In September 2024, following a strategic review of the Topgolf business, we announced that our Board of Directors intends to pursue a separation of our business into two independent companies: Callaway, a golf equipment company with a highly complementary Active Lifestyle business; and Topgolf, a high-growth, pure-play venue-based golf entertainment business. We expect to effect the separation through a spin-off of the Topgolf business to our shareholders in a transaction that is intended to be tax-free to both us and our shareholders for U.S. federal income tax purposes. We expect to execute the separation in the second half of 2025. The transaction will be subject to general market conditions and other customary conditions, including receipt of regulatory approvals, an opinion from tax counsel and/or a private letter ruling from the Internal Revenue Service regarding the tax-free status of the spin-off of the Topgolf business to us and our shareholders for U.S. federal income tax purposes, execution of intercompany agreements, further due diligence as appropriate and final approval by our Board of Directors. There can be no assurance regarding the form and timing of the separation or its completion.
Basis of Presentation
We have prepared the accompanying consolidated financial statements pursuant to the rules and regulations of the Securities and Exchange Commission (the “SEC”) and accounting principles generally accepted in the United States of America (“GAAP”).
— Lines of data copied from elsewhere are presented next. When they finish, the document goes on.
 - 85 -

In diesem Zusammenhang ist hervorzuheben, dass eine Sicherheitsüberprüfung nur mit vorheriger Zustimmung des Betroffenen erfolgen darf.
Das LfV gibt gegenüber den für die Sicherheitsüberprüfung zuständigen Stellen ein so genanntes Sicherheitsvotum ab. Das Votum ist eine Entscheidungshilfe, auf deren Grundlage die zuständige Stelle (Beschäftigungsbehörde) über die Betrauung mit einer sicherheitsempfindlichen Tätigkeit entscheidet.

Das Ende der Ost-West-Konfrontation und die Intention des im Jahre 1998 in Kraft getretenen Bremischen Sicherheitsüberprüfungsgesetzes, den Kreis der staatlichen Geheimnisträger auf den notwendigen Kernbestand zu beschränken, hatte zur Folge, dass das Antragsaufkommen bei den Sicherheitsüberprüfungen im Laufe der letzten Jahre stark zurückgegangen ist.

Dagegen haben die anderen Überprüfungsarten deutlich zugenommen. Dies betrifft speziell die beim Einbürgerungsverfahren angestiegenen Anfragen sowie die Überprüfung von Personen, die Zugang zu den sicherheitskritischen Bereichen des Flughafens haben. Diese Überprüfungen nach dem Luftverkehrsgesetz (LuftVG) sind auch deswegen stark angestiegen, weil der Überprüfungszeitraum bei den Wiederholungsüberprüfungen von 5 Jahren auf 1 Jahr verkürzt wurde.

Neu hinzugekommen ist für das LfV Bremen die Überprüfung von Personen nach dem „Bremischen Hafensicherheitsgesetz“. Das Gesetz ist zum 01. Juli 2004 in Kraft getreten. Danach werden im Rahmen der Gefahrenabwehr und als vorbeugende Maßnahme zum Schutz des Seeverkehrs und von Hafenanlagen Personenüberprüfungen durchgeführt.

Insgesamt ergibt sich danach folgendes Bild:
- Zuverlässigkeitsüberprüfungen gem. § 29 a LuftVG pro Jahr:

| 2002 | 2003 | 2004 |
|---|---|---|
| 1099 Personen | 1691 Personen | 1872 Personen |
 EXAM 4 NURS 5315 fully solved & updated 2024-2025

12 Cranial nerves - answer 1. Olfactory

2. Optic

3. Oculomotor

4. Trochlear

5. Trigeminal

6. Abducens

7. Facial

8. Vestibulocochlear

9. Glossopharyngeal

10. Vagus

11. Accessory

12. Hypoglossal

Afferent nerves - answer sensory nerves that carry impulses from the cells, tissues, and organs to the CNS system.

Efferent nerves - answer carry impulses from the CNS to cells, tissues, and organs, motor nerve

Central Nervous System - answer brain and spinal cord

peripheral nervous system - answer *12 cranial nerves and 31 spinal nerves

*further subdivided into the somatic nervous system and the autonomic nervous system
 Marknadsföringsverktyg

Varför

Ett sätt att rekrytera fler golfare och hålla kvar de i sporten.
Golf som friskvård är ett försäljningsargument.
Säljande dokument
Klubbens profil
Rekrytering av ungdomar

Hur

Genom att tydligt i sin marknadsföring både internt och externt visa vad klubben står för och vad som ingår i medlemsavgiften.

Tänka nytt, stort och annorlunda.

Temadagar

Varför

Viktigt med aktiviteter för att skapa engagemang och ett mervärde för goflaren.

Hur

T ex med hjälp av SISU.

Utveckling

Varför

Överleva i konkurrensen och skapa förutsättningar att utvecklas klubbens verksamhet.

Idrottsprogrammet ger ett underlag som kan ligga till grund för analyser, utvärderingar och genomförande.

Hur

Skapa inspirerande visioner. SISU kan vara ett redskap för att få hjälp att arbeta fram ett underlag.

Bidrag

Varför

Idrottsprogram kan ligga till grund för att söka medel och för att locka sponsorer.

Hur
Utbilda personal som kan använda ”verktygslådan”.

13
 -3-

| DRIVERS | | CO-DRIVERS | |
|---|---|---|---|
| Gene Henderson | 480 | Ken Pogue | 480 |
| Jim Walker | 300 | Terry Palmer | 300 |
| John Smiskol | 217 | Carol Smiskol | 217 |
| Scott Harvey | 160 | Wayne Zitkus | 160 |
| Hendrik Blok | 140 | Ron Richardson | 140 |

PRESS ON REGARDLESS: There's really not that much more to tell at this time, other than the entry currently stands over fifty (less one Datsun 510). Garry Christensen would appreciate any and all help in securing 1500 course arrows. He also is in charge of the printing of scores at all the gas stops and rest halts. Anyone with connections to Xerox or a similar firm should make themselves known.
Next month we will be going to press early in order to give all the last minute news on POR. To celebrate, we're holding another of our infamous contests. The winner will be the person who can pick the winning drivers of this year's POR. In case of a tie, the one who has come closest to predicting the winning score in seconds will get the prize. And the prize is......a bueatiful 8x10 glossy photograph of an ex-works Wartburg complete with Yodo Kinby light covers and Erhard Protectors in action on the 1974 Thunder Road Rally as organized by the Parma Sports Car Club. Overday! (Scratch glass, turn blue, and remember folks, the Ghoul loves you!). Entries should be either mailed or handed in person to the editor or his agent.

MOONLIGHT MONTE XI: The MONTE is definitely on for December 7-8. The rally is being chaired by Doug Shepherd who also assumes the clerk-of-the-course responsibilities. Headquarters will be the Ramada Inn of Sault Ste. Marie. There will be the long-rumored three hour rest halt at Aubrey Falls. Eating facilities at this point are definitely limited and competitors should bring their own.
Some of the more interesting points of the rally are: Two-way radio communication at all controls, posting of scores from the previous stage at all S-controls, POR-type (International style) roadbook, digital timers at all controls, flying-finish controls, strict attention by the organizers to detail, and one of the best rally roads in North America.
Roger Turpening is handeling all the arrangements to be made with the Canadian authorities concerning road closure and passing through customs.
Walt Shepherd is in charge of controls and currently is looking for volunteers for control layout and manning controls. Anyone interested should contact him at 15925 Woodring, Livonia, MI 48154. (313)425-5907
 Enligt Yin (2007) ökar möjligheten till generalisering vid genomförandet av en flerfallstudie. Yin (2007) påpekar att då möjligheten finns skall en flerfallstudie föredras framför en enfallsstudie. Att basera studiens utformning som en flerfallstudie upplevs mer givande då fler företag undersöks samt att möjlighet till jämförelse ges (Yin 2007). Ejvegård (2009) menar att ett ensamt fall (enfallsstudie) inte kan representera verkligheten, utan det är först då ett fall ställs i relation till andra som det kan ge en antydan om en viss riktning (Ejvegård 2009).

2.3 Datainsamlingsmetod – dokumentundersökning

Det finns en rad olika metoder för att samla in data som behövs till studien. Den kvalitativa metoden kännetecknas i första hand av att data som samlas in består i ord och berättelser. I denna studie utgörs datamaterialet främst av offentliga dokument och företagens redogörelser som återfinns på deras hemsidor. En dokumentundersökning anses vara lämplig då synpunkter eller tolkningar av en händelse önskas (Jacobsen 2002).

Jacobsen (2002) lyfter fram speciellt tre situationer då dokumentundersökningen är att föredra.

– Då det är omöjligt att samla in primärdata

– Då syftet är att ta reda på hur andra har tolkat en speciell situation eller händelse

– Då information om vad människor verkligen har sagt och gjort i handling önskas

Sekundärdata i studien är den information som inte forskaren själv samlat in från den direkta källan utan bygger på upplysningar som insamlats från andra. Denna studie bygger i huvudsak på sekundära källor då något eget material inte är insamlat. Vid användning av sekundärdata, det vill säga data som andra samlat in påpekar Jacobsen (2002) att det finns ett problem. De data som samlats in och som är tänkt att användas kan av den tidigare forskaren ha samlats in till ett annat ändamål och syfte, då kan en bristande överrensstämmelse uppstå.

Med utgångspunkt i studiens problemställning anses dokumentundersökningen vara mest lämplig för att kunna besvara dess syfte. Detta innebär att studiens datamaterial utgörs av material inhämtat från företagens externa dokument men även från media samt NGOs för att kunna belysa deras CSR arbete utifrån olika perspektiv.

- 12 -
We translate the financial statements of our foreign subsidiaries using end-of-period exchange rates for assets and liabilities and average exchange rates during each reporting period for results of operations. All intercompany balances and transactions have been eliminated during consolidation.
Fiscal Year End
Our annual financial results are reported on a calendar year basis. Our Topgolf operating segment previously operated on a 52- or 53-week retail calendar year, which ended on the Sunday closest to December 31. As of April 4, 2022, Topgolf began operating on a calendar year ending on December 31. Therefore, Topgolf financial information included in our consolidated financial statements for the year ended December 31, 2022 are for the period beginning January 3, 2022 and ending December 31, 2022.